▶ _SELECTION_

★ ★ ★ ★ ★

Greatest hits album by Ai Otsuka
- Released: January 1, 2019
- Genre: J-pop, pop rock, electronic music
- Label: Avex Trax

Ai Otsuka chronology
| Love Honey (2017) | Ai Am Best, Too (2019) | Ai Inutsuka One on One Collaboration (2021) |

Teaser video
- "I Am Best, Too" on YouTube

= Ai Am Best, Too =

Ai Am Best, Too (愛 am BEST, too, Ai Amu Besuto Tsū) is a greatest hits album by Japanese singer-songwriter Ai Otsuka. It was released on January 1, 2019, through Avex Trax.

== Background ==
The sequel of 2007's Ai Am Best, this album was conceived under the concept of "convenience music", reflecting Otsuka's diverse musical range, unconstrained by genre or conventions, "much like the endless choices lining the shelves of a convenience store". Otsuka further explained this by stating, "I would be really happy if people didn't just listen to the songs they feel nostalgic about — like, 'Oh, I remember this one!' — but could enjoy the whole album as a journey, following the flow from start to finish. My music is not exactly what you'd call high-end or luxury brand-style, it is more like something that feels close to you, very accessible, and easy to fit into your daily life.

★ ★ ★ ★ ★

▶ _STORED ROWS_

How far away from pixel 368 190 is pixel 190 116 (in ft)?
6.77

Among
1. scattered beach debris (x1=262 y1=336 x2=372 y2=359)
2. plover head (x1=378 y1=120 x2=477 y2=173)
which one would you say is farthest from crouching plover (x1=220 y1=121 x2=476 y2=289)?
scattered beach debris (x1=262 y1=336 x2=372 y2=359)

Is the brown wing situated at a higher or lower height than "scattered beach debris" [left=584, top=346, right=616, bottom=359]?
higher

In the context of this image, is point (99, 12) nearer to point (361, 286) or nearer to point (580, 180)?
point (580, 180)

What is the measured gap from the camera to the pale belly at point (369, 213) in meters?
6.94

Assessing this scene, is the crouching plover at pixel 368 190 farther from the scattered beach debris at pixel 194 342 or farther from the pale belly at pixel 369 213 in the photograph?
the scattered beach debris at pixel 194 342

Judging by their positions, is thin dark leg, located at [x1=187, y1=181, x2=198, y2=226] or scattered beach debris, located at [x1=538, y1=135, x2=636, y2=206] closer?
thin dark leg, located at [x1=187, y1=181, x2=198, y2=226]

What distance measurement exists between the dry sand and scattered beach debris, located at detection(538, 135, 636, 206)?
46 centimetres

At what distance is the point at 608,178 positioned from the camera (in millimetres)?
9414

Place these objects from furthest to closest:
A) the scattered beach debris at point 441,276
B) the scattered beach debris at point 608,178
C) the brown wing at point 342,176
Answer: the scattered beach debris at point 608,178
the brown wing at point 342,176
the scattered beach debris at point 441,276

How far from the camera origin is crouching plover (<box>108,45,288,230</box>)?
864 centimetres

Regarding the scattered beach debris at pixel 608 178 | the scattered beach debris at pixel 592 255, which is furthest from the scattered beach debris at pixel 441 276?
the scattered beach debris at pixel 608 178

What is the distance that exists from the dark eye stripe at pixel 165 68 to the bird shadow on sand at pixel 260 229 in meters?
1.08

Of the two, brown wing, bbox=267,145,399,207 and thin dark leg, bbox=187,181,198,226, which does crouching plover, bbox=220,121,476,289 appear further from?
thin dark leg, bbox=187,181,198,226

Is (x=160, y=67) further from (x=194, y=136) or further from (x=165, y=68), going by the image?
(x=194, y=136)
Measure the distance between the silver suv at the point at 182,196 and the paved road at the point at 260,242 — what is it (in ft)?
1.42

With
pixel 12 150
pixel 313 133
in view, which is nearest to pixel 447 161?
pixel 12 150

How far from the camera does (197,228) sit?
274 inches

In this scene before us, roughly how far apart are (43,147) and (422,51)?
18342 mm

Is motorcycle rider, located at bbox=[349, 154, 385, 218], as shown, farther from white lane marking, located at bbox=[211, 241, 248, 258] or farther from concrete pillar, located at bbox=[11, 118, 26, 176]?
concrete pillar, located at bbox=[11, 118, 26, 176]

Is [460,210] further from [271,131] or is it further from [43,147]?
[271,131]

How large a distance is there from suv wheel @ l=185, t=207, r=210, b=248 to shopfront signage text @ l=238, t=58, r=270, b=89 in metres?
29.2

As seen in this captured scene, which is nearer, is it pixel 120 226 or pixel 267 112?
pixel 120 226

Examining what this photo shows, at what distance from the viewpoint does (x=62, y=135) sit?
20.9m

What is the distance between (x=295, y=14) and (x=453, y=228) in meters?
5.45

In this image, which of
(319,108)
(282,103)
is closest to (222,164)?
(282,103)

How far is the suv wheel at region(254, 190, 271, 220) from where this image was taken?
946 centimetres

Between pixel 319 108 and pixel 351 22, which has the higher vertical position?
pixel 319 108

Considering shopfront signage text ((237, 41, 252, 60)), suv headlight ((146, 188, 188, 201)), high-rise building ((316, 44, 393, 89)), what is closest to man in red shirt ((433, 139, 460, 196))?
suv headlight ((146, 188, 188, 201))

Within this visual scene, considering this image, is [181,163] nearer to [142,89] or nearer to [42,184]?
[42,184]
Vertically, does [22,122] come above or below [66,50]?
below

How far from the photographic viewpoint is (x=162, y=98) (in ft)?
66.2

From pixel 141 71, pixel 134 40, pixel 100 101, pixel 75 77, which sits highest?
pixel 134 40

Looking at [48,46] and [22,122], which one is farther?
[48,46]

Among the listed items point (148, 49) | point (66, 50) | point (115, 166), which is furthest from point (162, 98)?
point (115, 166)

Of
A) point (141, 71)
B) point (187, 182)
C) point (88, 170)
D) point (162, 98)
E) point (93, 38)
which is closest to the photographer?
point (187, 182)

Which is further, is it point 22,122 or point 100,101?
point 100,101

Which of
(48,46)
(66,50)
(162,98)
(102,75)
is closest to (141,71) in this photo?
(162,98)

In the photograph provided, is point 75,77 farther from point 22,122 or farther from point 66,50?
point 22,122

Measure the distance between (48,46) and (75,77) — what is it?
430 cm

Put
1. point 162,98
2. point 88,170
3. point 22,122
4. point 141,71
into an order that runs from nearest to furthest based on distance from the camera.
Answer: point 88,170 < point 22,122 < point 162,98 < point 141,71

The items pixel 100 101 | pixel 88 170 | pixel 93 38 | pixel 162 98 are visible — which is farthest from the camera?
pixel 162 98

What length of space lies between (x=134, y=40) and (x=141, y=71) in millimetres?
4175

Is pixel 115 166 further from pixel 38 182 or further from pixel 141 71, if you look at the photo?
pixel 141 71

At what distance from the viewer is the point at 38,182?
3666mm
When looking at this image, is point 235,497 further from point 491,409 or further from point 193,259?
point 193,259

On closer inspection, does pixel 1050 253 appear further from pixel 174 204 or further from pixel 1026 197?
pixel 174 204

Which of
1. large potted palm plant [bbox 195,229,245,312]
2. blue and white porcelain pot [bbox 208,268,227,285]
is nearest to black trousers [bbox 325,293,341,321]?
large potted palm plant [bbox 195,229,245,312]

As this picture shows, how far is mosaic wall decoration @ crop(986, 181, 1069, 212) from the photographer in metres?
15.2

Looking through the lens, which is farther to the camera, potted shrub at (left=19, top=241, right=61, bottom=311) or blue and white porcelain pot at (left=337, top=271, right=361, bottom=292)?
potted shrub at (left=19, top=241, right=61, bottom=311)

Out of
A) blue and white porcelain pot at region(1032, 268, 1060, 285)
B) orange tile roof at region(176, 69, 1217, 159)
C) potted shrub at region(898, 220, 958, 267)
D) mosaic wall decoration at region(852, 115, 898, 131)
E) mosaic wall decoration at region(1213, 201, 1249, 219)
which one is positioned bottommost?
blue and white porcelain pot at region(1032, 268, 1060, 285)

★ ★ ★ ★ ★

According to the Ai Am Best, Too article, what concept shaped the album? The items have nothing to do with the Ai Am Best, Too article.

▶ _ANSWER TO THIS TASK_
The concept of "convenience music."